= Beginning of Section =

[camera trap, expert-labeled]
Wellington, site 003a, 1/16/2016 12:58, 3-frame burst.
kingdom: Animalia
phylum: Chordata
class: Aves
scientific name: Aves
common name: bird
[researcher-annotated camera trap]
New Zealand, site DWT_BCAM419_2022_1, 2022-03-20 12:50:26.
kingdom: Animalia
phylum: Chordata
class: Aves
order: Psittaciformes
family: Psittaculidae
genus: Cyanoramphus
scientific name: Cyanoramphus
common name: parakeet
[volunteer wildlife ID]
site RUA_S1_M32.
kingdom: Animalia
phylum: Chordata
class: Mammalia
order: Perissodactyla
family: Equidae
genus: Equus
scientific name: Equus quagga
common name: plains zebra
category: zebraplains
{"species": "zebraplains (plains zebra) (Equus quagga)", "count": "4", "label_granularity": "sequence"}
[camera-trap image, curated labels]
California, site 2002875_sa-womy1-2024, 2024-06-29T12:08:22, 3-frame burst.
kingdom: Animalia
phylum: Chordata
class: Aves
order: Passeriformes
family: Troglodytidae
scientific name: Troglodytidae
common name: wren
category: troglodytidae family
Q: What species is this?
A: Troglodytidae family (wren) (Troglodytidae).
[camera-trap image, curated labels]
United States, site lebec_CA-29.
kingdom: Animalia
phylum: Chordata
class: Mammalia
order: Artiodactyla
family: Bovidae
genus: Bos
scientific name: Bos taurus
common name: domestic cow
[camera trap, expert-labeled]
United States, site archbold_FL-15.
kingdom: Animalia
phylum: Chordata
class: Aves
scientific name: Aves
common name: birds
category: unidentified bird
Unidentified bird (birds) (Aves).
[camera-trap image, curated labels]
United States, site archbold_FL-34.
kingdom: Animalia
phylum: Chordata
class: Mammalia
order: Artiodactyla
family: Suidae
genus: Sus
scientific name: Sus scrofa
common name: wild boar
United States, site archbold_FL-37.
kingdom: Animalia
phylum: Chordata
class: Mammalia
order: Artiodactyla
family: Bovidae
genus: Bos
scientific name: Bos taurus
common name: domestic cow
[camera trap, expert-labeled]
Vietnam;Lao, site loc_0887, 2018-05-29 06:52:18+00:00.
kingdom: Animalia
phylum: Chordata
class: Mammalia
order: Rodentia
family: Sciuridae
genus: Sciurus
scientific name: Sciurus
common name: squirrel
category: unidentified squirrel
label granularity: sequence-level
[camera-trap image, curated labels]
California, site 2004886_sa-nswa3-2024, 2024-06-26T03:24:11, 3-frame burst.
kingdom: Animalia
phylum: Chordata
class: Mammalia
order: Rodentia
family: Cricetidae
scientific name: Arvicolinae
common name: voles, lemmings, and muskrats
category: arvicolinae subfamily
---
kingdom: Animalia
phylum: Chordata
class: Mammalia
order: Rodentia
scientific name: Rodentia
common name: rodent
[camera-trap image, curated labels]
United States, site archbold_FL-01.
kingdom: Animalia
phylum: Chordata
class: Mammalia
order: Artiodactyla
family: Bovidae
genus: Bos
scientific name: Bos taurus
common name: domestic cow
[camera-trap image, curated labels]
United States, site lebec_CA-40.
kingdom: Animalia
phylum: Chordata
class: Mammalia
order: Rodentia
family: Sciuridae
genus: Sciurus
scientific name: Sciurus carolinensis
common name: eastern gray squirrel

= End of Section =

### Exercise details
Give back all the records exactly as they stand.

### Solution
[camera trap, expert-labeled]
Wellington, site 003a, 1/16/2016 12:58, 3-frame burst.
kingdom: Animalia
phylum: Chordata
class: Aves
scientific name: Aves
common name: bird
[researcher-annotated camera trap]
New Zealand, site DWT_BCAM419_2022_1, 2022-03-20 12:50:26.
kingdom: Animalia
phylum: Chordata
class: Aves
order: Psittaciformes
family: Psittaculidae
genus: Cyanoramphus
scientific name: Cyanoramphus
common name: parakeet
[volunteer wildlife ID]
site RUA_S1_M32.
kingdom: Animalia
phylum: Chordata
class: Mammalia
order: Perissodactyla
family: Equidae
genus: Equus
scientific name: Equus quagga
common name: plains zebra
category: zebraplains
{"species": "zebraplains (plains zebra) (Equus quagga)", "count": "4", "label_granularity": "sequence"}
[camera-trap image, curated labels]
California, site 2002875_sa-womy1-2024, 2024-06-29T12:08:22, 3-frame burst.
kingdom: Animalia
phylum: Chordata
class: Aves
order: Passeriformes
family: Troglodytidae
scientific name: Troglodytidae
common name: wren
category: troglodytidae family
Q: What species is this?
A: Troglodytidae family (wren) (Troglodytidae).
[camera-trap image, curated labels]
United States, site lebec_CA-29.
kingdom: Animalia
phylum: Chordata
class: Mammalia
order: Artiodactyla
family: Bovidae
genus: Bos
scientific name: Bos taurus
common name: domestic cow
[camera trap, expert-labeled]
United States, site archbold_FL-15.
kingdom: Animalia
phylum: Chordata
class: Aves
scientific name: Aves
common name: birds
category: unidentified bird
Unidentified bird (birds) (Aves).
[camera-trap image, curated labels]
United States, site archbold_FL-34.
kingdom: Animalia
phylum: Chordata
class: Mammalia
order: Artiodactyla
family: Suidae
genus: Sus
scientific name: Sus scrofa
common name: wild boar
United States, site archbold_FL-37.
kingdom: Animalia
phylum: Chordata
class: Mammalia
order: Artiodactyla
family: Bovidae
genus: Bos
scientific name: Bos taurus
common name: domestic cow
[camera trap, expert-labeled]
Vietnam;Lao, site loc_0887, 2018-05-29 06:52:18+00:00.
kingdom: Animalia
phylum: Chordata
class: Mammalia
order: Rodentia
family: Sciuridae
genus: Sciurus
scientific name: Sciurus
common name: squirrel
category: unidentified squirrel
label granularity: sequence-level
[camera-trap image, curated labels]
California, site 2004886_sa-nswa3-2024, 2024-06-26T03:24:11, 3-frame burst.
kingdom: Animalia
phylum: Chordata
class: Mammalia
order: Rodentia
family: Cricetidae
scientific name: Arvicolinae
common name: voles, lemmings, and muskrats
category: arvicolinae subfamily
---
kingdom: Animalia
phylum: Chordata
class: Mammalia
order: Rodentia
scientific name: Rodentia
common name: rodent
[camera-trap image, curated labels]
United States, site archbold_FL-01.
kingdom: Animalia
phylum: Chordata
class: Mammalia
order: Artiodactyla
family: Bovidae
genus: Bos
scientific name: Bos taurus
common name: domestic cow
[camera-trap image, curated labels]
United States, site lebec_CA-40.
kingdom: Animalia
phylum: Chordata
class: Mammalia
order: Rodentia
family: Sciuridae
genus: Sciurus
scientific name: Sciurus carolinensis
common name: eastern gray squirrel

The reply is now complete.